Nigeria is the world's eighth largest producer of crude oil, which accounts for more than 90 percent of the country's gross national product. One man, though, wants to change the country's reliance on one export: Cross River State Governor Donald Duke. His solution, to make Cross River State into the Switzerland of Africa.
And he's putting his money where his mouth is, with his $5 million ultramodern cable car, the first of its kind in West Africa, which will be able to carry 20 visitors at a time up these picturesque hills for several hundred meters.
Once on top, the plan is to house the tourists in this multimillion dollar resort, complete with cabins, restaurants, and a high-altitude heated swimming pool.
And Duke isn't stopping there. He has other, bigger plans for Cross River State; this time as the Dubai of Africa.
Already, construction has begun on this $300 million project, thanks to a group of investors in conjunction with the government of Nigeria. Once completed, this large expanse of land will be transformed into a combination shopping malls, cinema complexes, restaurants and a 300-bed hotel, all under one very large roof -- another first for West Africa.
To attract potential big-name clients in the mall, the project is expected to provide some very attractive deals.
UNIDENTIFIED MALE: For the (inaudible) prospective, you know, it's a free trade zone, so apparently all the items that come through here, it's duty free and tax free.
KOINANGE: Investors, too, are already calling this a success story.

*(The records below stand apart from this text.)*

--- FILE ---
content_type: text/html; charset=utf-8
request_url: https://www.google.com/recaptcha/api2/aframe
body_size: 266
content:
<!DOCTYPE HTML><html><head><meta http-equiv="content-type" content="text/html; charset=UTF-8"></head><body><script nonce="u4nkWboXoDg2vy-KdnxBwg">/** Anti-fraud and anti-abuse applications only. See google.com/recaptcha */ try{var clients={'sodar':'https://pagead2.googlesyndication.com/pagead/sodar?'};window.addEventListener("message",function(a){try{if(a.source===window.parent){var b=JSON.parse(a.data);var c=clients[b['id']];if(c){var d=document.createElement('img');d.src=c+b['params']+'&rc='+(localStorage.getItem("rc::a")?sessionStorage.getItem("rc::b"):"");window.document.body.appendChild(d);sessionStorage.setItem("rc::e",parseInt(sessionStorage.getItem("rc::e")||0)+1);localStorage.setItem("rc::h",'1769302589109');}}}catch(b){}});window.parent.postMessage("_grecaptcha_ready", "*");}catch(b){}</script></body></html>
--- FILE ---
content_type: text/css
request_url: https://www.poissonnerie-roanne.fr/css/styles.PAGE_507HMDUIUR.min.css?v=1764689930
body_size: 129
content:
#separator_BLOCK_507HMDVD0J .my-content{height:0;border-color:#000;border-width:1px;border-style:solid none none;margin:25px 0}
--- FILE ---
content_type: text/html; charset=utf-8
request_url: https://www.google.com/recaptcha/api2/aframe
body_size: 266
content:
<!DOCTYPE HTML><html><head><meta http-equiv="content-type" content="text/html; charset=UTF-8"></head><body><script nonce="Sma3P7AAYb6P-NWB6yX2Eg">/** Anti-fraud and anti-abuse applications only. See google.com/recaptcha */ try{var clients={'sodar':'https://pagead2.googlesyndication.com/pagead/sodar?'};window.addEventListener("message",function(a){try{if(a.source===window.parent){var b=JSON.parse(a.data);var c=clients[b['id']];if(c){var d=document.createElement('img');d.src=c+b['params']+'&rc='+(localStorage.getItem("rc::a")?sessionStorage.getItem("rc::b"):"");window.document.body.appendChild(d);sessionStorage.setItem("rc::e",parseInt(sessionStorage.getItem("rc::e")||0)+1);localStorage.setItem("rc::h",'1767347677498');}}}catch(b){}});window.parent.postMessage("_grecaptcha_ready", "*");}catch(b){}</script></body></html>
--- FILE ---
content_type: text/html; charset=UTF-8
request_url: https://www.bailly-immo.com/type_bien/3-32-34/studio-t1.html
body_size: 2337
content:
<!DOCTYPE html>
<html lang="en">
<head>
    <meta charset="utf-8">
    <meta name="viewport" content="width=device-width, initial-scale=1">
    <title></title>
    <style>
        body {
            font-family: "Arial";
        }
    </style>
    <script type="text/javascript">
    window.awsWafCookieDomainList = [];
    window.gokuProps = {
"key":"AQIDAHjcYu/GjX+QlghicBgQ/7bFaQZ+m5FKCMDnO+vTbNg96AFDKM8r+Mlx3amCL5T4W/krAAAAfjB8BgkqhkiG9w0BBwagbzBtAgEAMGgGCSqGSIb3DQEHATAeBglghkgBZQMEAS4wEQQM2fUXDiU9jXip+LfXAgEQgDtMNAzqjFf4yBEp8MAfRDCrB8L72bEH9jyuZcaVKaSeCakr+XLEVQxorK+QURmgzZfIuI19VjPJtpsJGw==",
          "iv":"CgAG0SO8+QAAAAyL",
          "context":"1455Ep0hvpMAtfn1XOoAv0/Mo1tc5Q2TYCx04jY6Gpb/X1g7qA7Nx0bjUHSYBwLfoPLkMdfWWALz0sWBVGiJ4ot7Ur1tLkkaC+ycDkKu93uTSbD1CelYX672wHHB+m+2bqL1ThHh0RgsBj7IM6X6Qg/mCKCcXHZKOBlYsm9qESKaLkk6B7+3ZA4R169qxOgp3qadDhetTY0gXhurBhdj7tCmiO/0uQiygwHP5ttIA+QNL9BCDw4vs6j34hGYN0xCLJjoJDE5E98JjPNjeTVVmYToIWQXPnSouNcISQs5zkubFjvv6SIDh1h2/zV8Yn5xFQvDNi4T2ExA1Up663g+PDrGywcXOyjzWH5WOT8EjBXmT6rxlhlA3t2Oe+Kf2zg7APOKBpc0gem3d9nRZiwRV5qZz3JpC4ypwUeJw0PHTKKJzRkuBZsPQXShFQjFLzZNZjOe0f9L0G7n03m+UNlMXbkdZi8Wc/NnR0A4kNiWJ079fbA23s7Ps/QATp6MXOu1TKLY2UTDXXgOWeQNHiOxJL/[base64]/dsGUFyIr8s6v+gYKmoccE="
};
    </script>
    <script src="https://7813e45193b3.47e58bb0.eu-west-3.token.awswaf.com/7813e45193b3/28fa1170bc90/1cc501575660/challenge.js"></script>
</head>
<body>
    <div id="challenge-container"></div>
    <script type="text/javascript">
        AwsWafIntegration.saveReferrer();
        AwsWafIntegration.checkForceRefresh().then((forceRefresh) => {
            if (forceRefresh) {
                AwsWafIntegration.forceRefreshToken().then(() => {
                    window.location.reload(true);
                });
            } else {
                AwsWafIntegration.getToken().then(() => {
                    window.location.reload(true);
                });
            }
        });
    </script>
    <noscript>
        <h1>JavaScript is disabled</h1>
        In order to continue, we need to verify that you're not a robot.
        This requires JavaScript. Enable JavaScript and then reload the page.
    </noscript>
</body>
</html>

UNIDENTIFIED MALE: We're proud (inaudible) we have this type of project in Africa. We hope that definitely this is a good deal, it is a good investment, it is profitable, and definitely we're happy to be there.
KOINANGE: Imagine that: A combination Switzerland and Dubai in the middle of nowhere in Africa. Conceivable? Definitely. Achievable? Well, that won't be known for another 18 months. But the ground has been laid, and in the words of Governor Donald Duke, the sky is literally the limit.
Jeff Koinange, CNN, Cross River State in southeastern Nigeria.